# EXTRACTED DATA
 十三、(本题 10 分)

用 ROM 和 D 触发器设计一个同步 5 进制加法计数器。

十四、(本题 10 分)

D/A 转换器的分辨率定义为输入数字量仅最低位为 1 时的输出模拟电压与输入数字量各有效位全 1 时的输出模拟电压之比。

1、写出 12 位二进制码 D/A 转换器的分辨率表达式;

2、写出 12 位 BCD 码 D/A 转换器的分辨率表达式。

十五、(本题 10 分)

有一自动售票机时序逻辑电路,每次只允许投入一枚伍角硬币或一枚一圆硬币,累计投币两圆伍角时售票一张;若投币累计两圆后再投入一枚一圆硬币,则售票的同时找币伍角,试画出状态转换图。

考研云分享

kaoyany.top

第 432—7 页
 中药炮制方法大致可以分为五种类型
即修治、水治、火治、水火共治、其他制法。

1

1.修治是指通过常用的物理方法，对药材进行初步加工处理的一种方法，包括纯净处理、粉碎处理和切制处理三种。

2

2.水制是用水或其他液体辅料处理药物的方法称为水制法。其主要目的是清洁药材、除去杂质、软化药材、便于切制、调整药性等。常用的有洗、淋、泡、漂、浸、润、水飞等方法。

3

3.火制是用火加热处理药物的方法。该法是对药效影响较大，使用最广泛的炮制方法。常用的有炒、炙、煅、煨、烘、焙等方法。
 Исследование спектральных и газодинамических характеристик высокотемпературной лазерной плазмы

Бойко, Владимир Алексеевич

# WHAT YOU WILL DO
The response should be the listing above, limited to the lines between the one holding "中药炮制方法大致可以分为五种类型" and the one holding "3.火制是用火加热处理药物的", inclusive, reproduced exactly.

# ANSWER AREA
 中药炮制方法大致可以分为五种类型
即修治、水治、火治、水火共治、其他制法。

1

1.修治是指通过常用的物理方法，对药材进行初步加工处理的一种方法，包括纯净处理、粉碎处理和切制处理三种。

2

2.水制是用水或其他液体辅料处理药物的方法称为水制法。其主要目的是清洁药材、除去杂质、软化药材、便于切制、调整药性等。常用的有洗、淋、泡、漂、浸、润、水飞等方法。

3

3.火制是用火加热处理药物的方法。该法是对药效影响较大，使用最广泛的炮制方法。常用的有炒、炙、煅、煨、烘、焙等方法。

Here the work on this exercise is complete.